▶ [WHAT THE TASK ASKS] Set down every one of the lines below word for word, with each number and punctuation mark unchanged.

▶ [RECORD LIST]
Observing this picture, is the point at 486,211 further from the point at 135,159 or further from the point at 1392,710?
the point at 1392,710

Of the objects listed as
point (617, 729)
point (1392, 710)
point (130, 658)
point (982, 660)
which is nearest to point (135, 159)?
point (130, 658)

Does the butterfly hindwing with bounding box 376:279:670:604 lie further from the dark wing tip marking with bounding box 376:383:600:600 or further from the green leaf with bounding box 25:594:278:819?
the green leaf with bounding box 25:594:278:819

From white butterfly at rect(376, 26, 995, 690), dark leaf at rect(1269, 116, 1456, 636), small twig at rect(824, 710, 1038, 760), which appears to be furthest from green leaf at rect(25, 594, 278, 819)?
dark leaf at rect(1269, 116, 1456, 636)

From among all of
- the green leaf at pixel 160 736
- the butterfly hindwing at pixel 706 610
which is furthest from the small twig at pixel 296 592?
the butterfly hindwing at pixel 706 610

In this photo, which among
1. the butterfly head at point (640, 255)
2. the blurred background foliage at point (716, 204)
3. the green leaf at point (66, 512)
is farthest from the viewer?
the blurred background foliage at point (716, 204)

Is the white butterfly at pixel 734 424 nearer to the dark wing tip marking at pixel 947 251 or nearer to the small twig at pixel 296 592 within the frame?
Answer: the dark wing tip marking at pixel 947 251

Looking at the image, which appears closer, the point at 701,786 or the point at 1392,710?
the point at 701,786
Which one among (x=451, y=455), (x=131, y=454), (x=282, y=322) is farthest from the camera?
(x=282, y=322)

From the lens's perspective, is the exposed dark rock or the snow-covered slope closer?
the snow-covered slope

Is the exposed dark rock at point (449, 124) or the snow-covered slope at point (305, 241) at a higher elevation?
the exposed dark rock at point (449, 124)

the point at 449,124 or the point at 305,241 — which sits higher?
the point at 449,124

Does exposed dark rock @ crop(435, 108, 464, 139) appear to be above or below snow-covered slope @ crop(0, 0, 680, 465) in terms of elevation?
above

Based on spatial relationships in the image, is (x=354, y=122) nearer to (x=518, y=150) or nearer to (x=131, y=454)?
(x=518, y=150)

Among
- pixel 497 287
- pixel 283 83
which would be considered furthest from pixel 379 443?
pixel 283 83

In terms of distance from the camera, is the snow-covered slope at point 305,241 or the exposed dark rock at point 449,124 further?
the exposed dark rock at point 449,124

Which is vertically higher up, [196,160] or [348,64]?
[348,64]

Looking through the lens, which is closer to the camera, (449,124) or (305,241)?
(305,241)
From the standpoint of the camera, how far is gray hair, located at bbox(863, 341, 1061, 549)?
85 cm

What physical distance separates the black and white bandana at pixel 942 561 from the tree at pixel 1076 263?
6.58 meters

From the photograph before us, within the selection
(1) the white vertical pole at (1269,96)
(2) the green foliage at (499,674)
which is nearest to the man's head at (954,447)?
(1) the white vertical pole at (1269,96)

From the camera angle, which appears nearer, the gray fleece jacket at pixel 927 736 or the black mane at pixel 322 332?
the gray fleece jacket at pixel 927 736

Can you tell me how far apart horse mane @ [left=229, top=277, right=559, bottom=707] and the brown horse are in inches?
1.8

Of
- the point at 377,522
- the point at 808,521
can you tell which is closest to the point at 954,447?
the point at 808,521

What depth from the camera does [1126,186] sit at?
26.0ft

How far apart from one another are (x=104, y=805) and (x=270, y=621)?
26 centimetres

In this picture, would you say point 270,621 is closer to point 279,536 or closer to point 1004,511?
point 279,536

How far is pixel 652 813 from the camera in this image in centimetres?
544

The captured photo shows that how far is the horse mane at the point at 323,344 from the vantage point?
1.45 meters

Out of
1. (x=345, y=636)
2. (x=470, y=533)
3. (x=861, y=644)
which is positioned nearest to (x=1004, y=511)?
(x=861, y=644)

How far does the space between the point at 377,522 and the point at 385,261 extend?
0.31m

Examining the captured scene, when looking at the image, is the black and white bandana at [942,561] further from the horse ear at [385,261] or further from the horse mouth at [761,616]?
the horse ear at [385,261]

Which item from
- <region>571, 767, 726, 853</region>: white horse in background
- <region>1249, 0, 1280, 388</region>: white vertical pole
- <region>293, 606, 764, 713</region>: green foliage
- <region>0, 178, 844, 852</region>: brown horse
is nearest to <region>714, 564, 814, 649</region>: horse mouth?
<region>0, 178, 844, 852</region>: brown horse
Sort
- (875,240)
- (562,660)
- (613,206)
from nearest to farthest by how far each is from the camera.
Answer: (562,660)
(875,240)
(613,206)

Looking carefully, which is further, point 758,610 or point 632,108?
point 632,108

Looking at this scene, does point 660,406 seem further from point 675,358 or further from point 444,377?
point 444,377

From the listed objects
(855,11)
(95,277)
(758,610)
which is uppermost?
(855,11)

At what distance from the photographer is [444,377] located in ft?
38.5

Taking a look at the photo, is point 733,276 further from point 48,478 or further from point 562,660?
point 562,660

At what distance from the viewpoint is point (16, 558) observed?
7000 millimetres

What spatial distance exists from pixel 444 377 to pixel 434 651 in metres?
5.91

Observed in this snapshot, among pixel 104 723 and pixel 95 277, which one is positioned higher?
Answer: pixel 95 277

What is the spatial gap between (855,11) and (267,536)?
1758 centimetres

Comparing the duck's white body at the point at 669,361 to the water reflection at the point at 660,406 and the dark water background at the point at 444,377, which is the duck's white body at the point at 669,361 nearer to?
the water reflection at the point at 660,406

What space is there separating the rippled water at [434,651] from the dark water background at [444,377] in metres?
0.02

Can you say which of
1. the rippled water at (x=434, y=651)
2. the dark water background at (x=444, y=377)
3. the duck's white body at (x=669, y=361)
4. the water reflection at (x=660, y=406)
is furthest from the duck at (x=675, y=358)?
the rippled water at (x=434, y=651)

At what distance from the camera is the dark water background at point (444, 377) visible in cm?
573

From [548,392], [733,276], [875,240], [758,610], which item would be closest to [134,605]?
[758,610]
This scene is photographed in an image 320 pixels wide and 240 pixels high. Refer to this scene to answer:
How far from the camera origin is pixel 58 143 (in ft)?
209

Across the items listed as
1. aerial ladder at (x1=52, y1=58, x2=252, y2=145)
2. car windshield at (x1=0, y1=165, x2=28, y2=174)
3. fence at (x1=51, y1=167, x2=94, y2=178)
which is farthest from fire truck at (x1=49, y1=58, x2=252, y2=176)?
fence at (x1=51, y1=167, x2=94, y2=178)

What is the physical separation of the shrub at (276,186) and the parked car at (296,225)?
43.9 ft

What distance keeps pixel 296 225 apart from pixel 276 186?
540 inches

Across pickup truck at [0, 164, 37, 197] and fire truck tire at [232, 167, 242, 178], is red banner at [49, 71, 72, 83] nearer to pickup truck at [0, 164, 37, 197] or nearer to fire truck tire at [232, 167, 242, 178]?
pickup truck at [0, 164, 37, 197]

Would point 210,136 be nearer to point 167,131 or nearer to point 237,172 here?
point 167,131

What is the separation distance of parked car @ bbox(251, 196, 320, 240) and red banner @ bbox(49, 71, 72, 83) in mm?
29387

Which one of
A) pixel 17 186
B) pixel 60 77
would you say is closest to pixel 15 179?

▶ [TASK ANSWER]
Observing this picture, is the point at 486,211 further from the point at 135,159 or further from the point at 1392,710?
the point at 1392,710

Of the objects listed as
point (617, 729)
point (1392, 710)
point (130, 658)
point (982, 660)
which is nearest to point (135, 159)?
point (130, 658)

Does the butterfly hindwing with bounding box 376:279:670:604 lie further from the dark wing tip marking with bounding box 376:383:600:600 or further from the green leaf with bounding box 25:594:278:819?
the green leaf with bounding box 25:594:278:819

From white butterfly at rect(376, 26, 995, 690), dark leaf at rect(1269, 116, 1456, 636), small twig at rect(824, 710, 1038, 760), which appears to be furthest from green leaf at rect(25, 594, 278, 819)?
dark leaf at rect(1269, 116, 1456, 636)

From among all of
- the green leaf at pixel 160 736
- the butterfly hindwing at pixel 706 610
which is furthest from the small twig at pixel 296 592?
the butterfly hindwing at pixel 706 610

In this photo, which among
1. the butterfly head at point (640, 255)
2. the blurred background foliage at point (716, 204)
3. the green leaf at point (66, 512)
is farthest from the viewer?
the blurred background foliage at point (716, 204)

Is the white butterfly at pixel 734 424 nearer to the dark wing tip marking at pixel 947 251 or nearer to the small twig at pixel 296 592 within the frame?
Answer: the dark wing tip marking at pixel 947 251

Looking at the image, which appears closer, the point at 701,786 or the point at 1392,710?
the point at 701,786
Which one among (x=451, y=455), (x=131, y=454), (x=282, y=322) is farthest from the camera?
(x=282, y=322)

From the lens's perspective, is the exposed dark rock or the snow-covered slope closer?
the snow-covered slope

Is the exposed dark rock at point (449, 124) or the snow-covered slope at point (305, 241) at a higher elevation?
the exposed dark rock at point (449, 124)

the point at 449,124 or the point at 305,241 — which sits higher?
the point at 449,124

Does exposed dark rock @ crop(435, 108, 464, 139) appear to be above or below snow-covered slope @ crop(0, 0, 680, 465) in terms of elevation?
above

Based on spatial relationships in the image, is (x=354, y=122) nearer to (x=518, y=150) or nearer to (x=131, y=454)?
(x=518, y=150)

Among
- pixel 497 287
- pixel 283 83
which would be considered furthest from pixel 379 443?
pixel 283 83

In terms of distance from the camera, is the snow-covered slope at point 305,241 or the exposed dark rock at point 449,124 further?
the exposed dark rock at point 449,124

Which is vertically higher up, [196,160] or [348,64]?
[348,64]

Looking through the lens, which is closer to the camera, (449,124) or (305,241)?
(305,241)
From the standpoint of the camera, how far is gray hair, located at bbox(863, 341, 1061, 549)?
85 cm

What physical distance separates the black and white bandana at pixel 942 561 from the tree at pixel 1076 263?
6.58 meters

From the photograph before us, within the selection
(1) the white vertical pole at (1269,96)
(2) the green foliage at (499,674)
which is nearest to the man's head at (954,447)?
(1) the white vertical pole at (1269,96)

From the camera angle, which appears nearer, the gray fleece jacket at pixel 927 736 or the black mane at pixel 322 332?
the gray fleece jacket at pixel 927 736

Can you tell me how far apart horse mane @ [left=229, top=277, right=559, bottom=707] and the brown horse are in inches?
1.8

Of
- the point at 377,522
- the point at 808,521
can you tell which is closest to the point at 954,447?
the point at 808,521

What depth from the camera does [1126,186] sit at?
26.0ft

How far apart from one another are (x=104, y=805) and (x=270, y=621)?
26 centimetres

In this picture, would you say point 270,621 is closer to point 279,536 or closer to point 1004,511?
point 279,536

How far is pixel 652 813 from the camera in this image in centimetres?
544

The captured photo shows that how far is the horse mane at the point at 323,344 from the vantage point?
1.45 meters

Out of
1. (x=345, y=636)
2. (x=470, y=533)
3. (x=861, y=644)
which is positioned nearest to (x=1004, y=511)?
(x=861, y=644)

How far does the space between the point at 377,522 and the point at 385,261 extend?
0.31m

Examining the captured scene, when looking at the image, is the black and white bandana at [942,561] further from the horse ear at [385,261] or further from the horse mouth at [761,616]?
the horse ear at [385,261]

Which item from
- <region>571, 767, 726, 853</region>: white horse in background
- <region>1249, 0, 1280, 388</region>: white vertical pole
- <region>293, 606, 764, 713</region>: green foliage
- <region>0, 178, 844, 852</region>: brown horse
is nearest to <region>714, 564, 814, 649</region>: horse mouth?
<region>0, 178, 844, 852</region>: brown horse
Sort
- (875,240)
- (562,660)
- (613,206)
from nearest to farthest by how far each is from the camera.
Answer: (562,660)
(875,240)
(613,206)

Looking carefully, which is further, point 758,610 or point 632,108?
point 632,108

Looking at this scene, does point 660,406 seem further from point 675,358 or further from point 444,377?
point 444,377

From the listed objects
(855,11)
(95,277)
(758,610)
which is uppermost?
(855,11)

At what distance from the photographer is [444,377] located in ft?
38.5

Taking a look at the photo, is point 733,276 further from point 48,478 or further from point 562,660?
point 562,660

At what distance from the viewpoint is point (16, 558) observed?
7000 millimetres

What spatial distance exists from pixel 444 377 to pixel 434 651 in metres?
5.91

Observed in this snapshot, among pixel 104 723 and pixel 95 277, which one is positioned higher?
Answer: pixel 95 277

What is the spatial gap between (855,11) and (267,536)?
1758 centimetres

Comparing the duck's white body at the point at 669,361 to the water reflection at the point at 660,406 and the dark water background at the point at 444,377, which is the duck's white body at the point at 669,361 nearer to?
the water reflection at the point at 660,406

What space is there separating the rippled water at [434,651] from the dark water background at [444,377] in metres?
0.02

Can you say which of
1. the rippled water at (x=434, y=651)
2. the dark water background at (x=444, y=377)
3. the duck's white body at (x=669, y=361)
4. the water reflection at (x=660, y=406)
is furthest from the duck at (x=675, y=358)?
the rippled water at (x=434, y=651)

At what distance from the camera is the dark water background at point (444, 377) visible in cm?
573

From [548,392], [733,276], [875,240], [758,610], which item would be closest to [134,605]?
[758,610]
This scene is photographed in an image 320 pixels wide and 240 pixels high. Refer to this scene to answer:
How far from the camera origin is pixel 58 143 (in ft)?
209

Across the items listed as
1. aerial ladder at (x1=52, y1=58, x2=252, y2=145)
2. car windshield at (x1=0, y1=165, x2=28, y2=174)
3. fence at (x1=51, y1=167, x2=94, y2=178)
which is farthest from fire truck at (x1=49, y1=58, x2=252, y2=176)?
fence at (x1=51, y1=167, x2=94, y2=178)

What is the physical separation of the shrub at (276,186) and the parked car at (296,225)?
43.9 ft

What distance keeps pixel 296 225 apart from pixel 276 186?
540 inches

Across pickup truck at [0, 164, 37, 197] and fire truck tire at [232, 167, 242, 178], is red banner at [49, 71, 72, 83] nearer to pickup truck at [0, 164, 37, 197] or nearer to fire truck tire at [232, 167, 242, 178]?
pickup truck at [0, 164, 37, 197]

Would point 210,136 be nearer to point 167,131 or nearer to point 237,172 here?
point 167,131

What is the separation distance of parked car @ bbox(251, 196, 320, 240) and red banner @ bbox(49, 71, 72, 83) in mm?
29387

Which one of
A) pixel 17 186
B) pixel 60 77
would you say is closest to pixel 15 179?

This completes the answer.